[Stored entries]
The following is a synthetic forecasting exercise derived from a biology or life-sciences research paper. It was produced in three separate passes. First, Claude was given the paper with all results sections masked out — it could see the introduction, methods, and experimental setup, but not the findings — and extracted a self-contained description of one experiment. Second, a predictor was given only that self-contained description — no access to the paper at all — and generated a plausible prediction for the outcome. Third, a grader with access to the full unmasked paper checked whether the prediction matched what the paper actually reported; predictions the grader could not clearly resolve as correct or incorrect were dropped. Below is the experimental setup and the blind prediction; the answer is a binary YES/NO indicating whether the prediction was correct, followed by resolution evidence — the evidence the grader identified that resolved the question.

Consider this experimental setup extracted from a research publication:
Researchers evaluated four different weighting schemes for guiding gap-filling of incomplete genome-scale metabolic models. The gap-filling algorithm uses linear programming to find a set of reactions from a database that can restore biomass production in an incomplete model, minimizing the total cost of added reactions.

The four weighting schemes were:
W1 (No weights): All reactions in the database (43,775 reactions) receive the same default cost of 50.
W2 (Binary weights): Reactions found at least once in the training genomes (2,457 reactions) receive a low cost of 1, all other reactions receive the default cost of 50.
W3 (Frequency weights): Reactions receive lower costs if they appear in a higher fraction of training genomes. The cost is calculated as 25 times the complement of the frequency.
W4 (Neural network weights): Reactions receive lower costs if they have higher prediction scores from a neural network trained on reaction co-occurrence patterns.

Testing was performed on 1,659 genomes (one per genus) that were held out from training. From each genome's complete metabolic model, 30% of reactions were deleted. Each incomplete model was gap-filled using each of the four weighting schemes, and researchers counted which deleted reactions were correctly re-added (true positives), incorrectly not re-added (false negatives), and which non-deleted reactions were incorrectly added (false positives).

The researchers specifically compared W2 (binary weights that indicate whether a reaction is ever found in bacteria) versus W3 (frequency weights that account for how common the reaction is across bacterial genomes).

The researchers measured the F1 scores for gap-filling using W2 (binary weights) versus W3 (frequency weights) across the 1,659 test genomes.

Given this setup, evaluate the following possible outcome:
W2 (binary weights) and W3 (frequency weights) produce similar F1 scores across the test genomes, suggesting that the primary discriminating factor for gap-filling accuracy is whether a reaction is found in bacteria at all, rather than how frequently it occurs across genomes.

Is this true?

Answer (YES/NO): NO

- WORK TASK -
Retype nothing except the lines from the line holding "The researchers measured" through the last line of the entries, both included.

- RESPONSE AREA -
The researchers measured the F1 scores for gap-filling using W2 (binary weights) versus W3 (frequency weights) across the 1,659 test genomes.

Given this setup, evaluate the following possible outcome:
W2 (binary weights) and W3 (frequency weights) produce similar F1 scores across the test genomes, suggesting that the primary discriminating factor for gap-filling accuracy is whether a reaction is found in bacteria at all, rather than how frequently it occurs across genomes.

Is this true?

Answer (YES/NO): NO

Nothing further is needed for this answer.